Thomas Edison invented the first incandescent lamp in 1879. Three years later Lower Manhattan in New York was one of the first places in the country to be able to switch on an electric light. It took 50 years before 10 percent of American farms were benefitting from electrification. Progress was much faster in New Zealand where two-thirds of the farms were electrified by 1932. Europe outdid them: 80 percent of French and German farms and 100 percent of the farms in Holland and Switzerland were electrified by then.
While populated areas in the U.S. were fast becoming electrified, rural areas were ignored for economic reasons. It was simply too expensive for commercial power companies to string electrical lines through miles and miles of land with very few customers. These companies had to answer to their stockholders. Rural electrification would have had a negative effect on their bottom line.
As early as 1909, president Teddy Roosevelt advocated a cooperative approach to bringing electricity to farms and ranches but it wasn’t until 1938 that Franklin D. Roosevelt dedicated the first rural electric cooperative in Barnesville, Ga., and authorized a 2 percent loan program to make it possible for rural residents to bring electricity to their homes. Forty-thousand people came to the ceremony.

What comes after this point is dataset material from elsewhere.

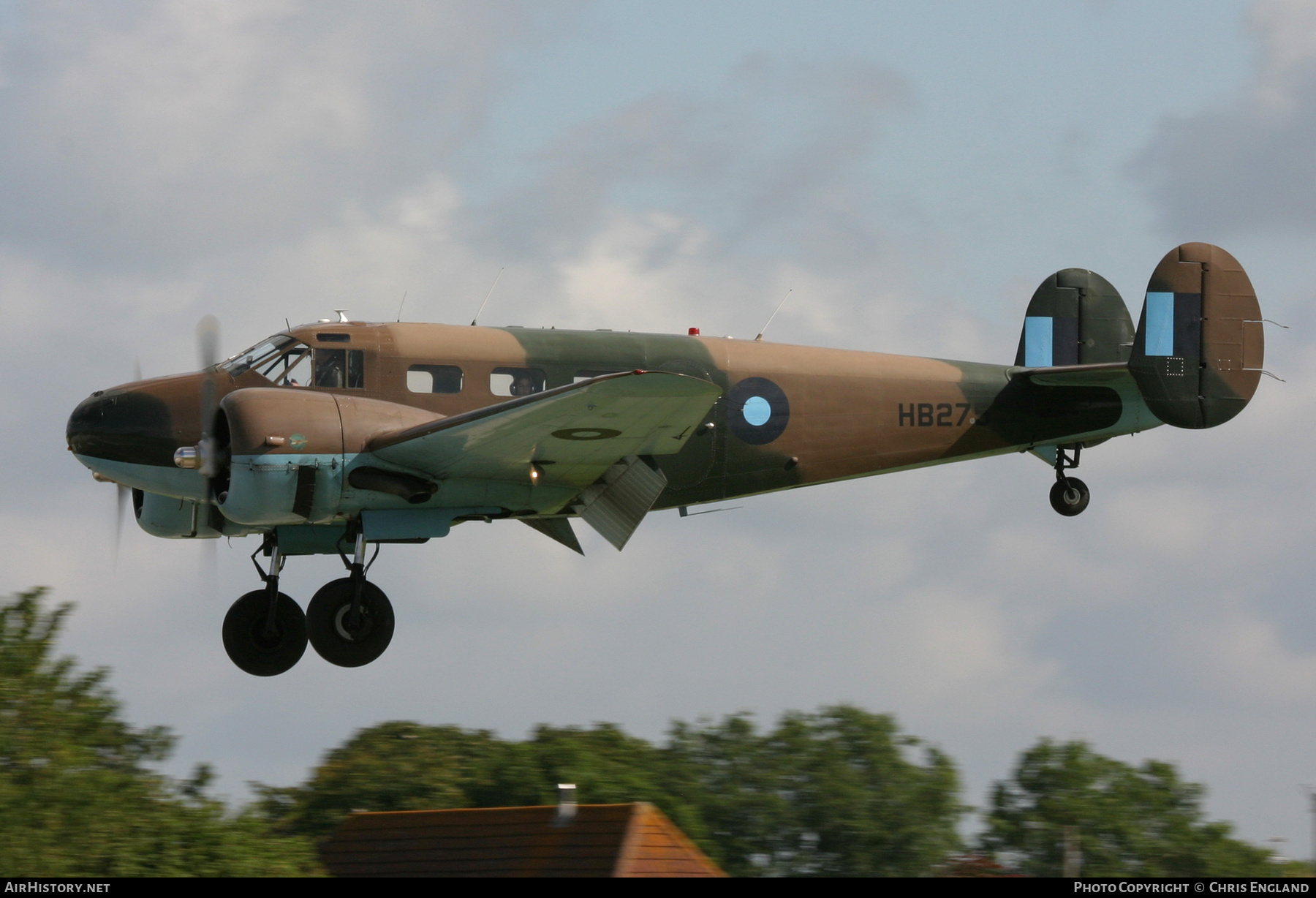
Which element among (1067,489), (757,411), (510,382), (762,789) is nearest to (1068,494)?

Owners of for-profit power companies had scoffed at the idea that “a bunch of poor, dumb farmers” would be able to create and maintain a successful business model. The REA was immediately successful and grew rapidly. They operated for the benefit of their members, delivering profits to them whenever that was possible. There were no investors to appease.

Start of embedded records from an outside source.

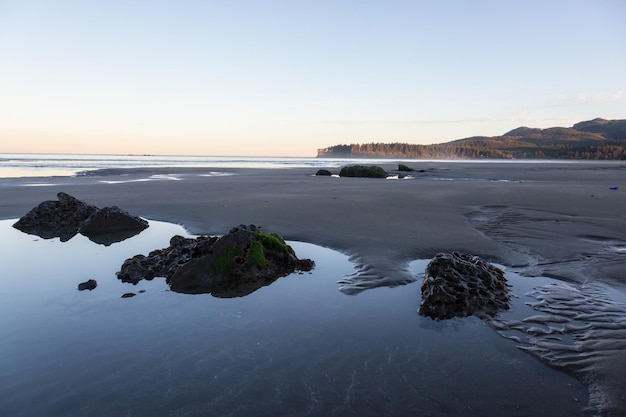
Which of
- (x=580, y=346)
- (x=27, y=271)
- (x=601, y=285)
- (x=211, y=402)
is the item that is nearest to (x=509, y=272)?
(x=601, y=285)

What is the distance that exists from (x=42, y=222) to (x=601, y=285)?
12.6m

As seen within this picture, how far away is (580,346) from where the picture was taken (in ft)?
12.4

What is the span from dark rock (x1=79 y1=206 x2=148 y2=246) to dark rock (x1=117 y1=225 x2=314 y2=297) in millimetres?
3401

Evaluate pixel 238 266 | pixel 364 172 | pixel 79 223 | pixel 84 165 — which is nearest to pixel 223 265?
pixel 238 266

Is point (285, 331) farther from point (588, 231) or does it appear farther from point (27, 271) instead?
point (588, 231)

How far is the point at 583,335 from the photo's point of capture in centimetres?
401

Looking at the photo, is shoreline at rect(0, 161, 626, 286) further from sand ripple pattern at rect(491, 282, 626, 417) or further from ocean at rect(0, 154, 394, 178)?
ocean at rect(0, 154, 394, 178)

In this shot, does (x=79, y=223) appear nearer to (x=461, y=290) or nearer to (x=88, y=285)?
(x=88, y=285)

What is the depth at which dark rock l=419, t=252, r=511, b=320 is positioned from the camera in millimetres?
4715

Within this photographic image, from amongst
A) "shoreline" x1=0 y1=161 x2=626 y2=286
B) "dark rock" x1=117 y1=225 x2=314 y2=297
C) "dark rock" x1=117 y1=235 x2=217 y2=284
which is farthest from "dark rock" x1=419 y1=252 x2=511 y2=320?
"dark rock" x1=117 y1=235 x2=217 y2=284

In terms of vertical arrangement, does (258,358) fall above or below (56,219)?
below

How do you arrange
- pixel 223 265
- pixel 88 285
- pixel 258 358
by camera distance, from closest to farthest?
pixel 258 358 → pixel 88 285 → pixel 223 265

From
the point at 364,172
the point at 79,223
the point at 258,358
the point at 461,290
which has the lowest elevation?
the point at 258,358

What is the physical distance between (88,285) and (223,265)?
199 cm
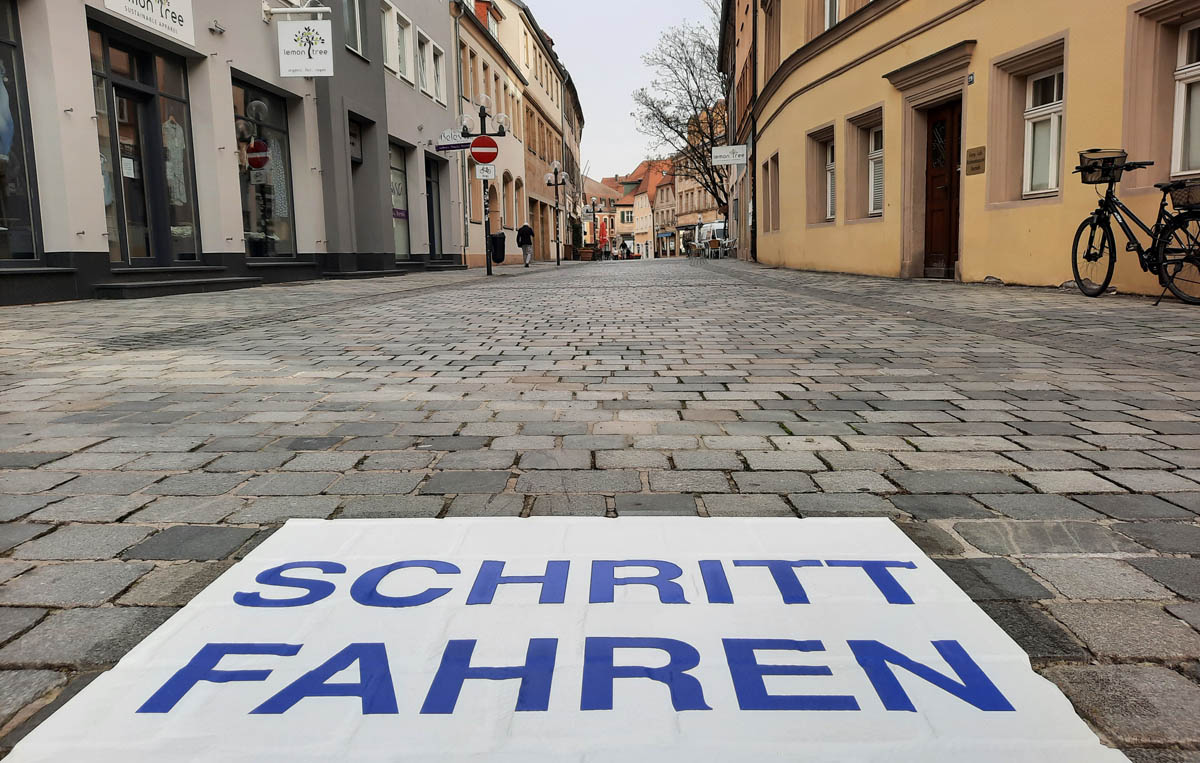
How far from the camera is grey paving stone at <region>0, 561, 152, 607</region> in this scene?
2145 millimetres

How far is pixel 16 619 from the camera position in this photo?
2.05 metres

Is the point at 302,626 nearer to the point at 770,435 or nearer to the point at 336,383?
the point at 770,435

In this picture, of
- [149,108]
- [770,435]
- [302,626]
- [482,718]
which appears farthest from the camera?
[149,108]

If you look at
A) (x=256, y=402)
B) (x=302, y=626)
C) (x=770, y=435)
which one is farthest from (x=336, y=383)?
(x=302, y=626)

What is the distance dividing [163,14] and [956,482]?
44.3 ft

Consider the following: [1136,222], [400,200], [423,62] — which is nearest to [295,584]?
[1136,222]

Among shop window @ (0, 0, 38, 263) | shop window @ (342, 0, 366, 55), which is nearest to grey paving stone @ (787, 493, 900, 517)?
shop window @ (0, 0, 38, 263)

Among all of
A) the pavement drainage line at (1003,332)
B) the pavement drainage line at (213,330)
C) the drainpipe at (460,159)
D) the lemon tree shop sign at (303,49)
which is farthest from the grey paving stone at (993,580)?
the drainpipe at (460,159)

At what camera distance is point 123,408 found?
455 cm

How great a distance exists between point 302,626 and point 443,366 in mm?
4030

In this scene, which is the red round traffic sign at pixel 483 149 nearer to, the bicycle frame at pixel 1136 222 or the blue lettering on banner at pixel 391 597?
the bicycle frame at pixel 1136 222

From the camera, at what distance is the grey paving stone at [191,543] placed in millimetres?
2436

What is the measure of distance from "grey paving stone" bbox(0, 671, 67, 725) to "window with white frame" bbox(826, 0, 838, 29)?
19389 mm

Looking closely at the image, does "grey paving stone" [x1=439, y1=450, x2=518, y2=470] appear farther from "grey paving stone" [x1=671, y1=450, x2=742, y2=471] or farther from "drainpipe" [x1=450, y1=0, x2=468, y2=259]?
"drainpipe" [x1=450, y1=0, x2=468, y2=259]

The goal was to improve the quality of life in rural America. No longer would it take two hours to milk 20 cows (which often had to be done in the dark). Milk could be kept at the proper temperature even during the hottest days of summer. Washing and ironing became much less labor-intensive tasks. Children had light to study by and their grades improved. Wood splitting became faster and more efficient. Women no longer aged long before their time, a common phenomena when compared with urban women.
Over time, most U.S. presidents have supported REA although Eisenhower attempted to end the loan program. Jimmy Carter, Lyndon Johnson and Jack Kennedy were proponents. Richard Nixon revised the loan program to five percent, reserving two percent loans only for cases of extreme hardship.
In 1969 a Cooperative Financial corporation was established which became the banking arm and began to provide loans to members for disaster repair.
By 1976, 98 percent of American farms had electricity. In 1980 Ronald Reagan, in an attempt to cut 300 government programs, was thwarted by what had become a powerful national REA lobbying group.
There are 22 REA cooperatives in Colorado. Poudre Valley REA is one of them, established in 1940, with headquarters in Windsor. PVREA has 30 substations and three solar arrays east of Interstate 25. Seven of those substations are in Fort Collins where there are 100 meters per mile. In the rural areas, there’s an average of 9.3 meters per mile.
“It’s a creative grassroots story with a tortured past that has given us much that we now take for granted,” Alexander said.